Regulating The New Oil

A brief review of the Kenya data protection bill


For those of us who have tried to install mobile lending apps like Mshwari and Tala, you have realized that for you to use the app you have to give them permissions to read your messages, access your contacts, call logs, and location. These apps get data on your mobile device to determine your loan limit. The mobile loan applications will be able to tell how much you are worth from mining your Mpesa messages, which have the amounts you send and receive, the goods and services you buy, your balance and the people you transact Mpesa with. From your location they can also know your social class. Most days at 10Pm you are in Kariobangi, same to the other adults who may be considered your spouse or brother from your call logs. Your social net worth can be determined by the number of calls you make and receive in a day, the duration of the calls. There is a lot of data in your phone that can tell a lot about you. Soon your insurance company will raise your premiums from your Mpesa and Airtel money transactions at Burger King and at Whiskey Rivers. Because they tell so much about your health risk factors. Data is the new oil, and analytics is the refinery!


The data protection bill

Up to date data protection laws are critical for ensuring trust in the data economy, for provision of public services, for promoting security and for e-commerce. The government has now started planning for a central database for Kenyans, like India’s Aadhar, that will help in the distribution for resources and service provision. The taxman is in the process of mining data from third parties in an effort of equalizing tax obligations. Let’s say everyone is looking at data processing solutions to maximize efficiency. How this is done, and whoever is doing it, should not compromise on social justice and human rights.

Three months ago, the Ministry of ICT(MOICT) published its proposed privacy and data protection bill, calling for public input. The proposed bill borrows heavily from the EU General Data Protection Regulations (GDPR). The GDPR seem to provide the global standards for data protection, a point of reference for countries that are developing or updating privacy laws to respond to the recent trends in the global data economy. Some examples include the Brazilian, California’s Consumer Protection Act and Ghana’s Data Protection Act.

The MOICT proposed bill seeks to empower citizens to manage their data that is stored by companies within and outside Kenyan borders. The regulation of data processing follows the following principles; Lawful processing — that the processing of data is done within the existing legal frameworks; minimization of collection — that data processors only collect the data that is needed for its purpose; Restriction to further processing — that data is only processed for what it was intended for; Data quality — same to data integrity; and security safeguards — that data is stored and processed in such a way that prevents insecurity incidents, and minimizes harm to the data subject in case of insecurity.
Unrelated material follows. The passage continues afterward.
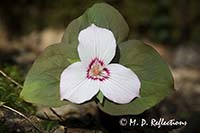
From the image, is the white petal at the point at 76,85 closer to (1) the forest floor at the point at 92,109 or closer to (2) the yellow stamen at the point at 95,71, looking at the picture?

The policy also focuses on the need to grow a local data economy for big companies and the Small and Medium Size Enterprises (SMEs), and therefore puts in reasonable mechanisms for compliance.


Human rights

The human rights approach puts the data subject at the center of this policy. Data processors are required to obtain consent from the data subject before collection and processing. Your insurance company should request you to agree for it to access what kind of data, inform you the purpose of its collection, and the parties that are going to handle it. At any point, you have the right to ask it to give you information on your personal data that they have collected, ask for its deletion or correction. In case you want to move to another insurance company, you are allowed to request transfer of your data to your new insurance provider. Of course, this may happen at a cost, but should be reasonable.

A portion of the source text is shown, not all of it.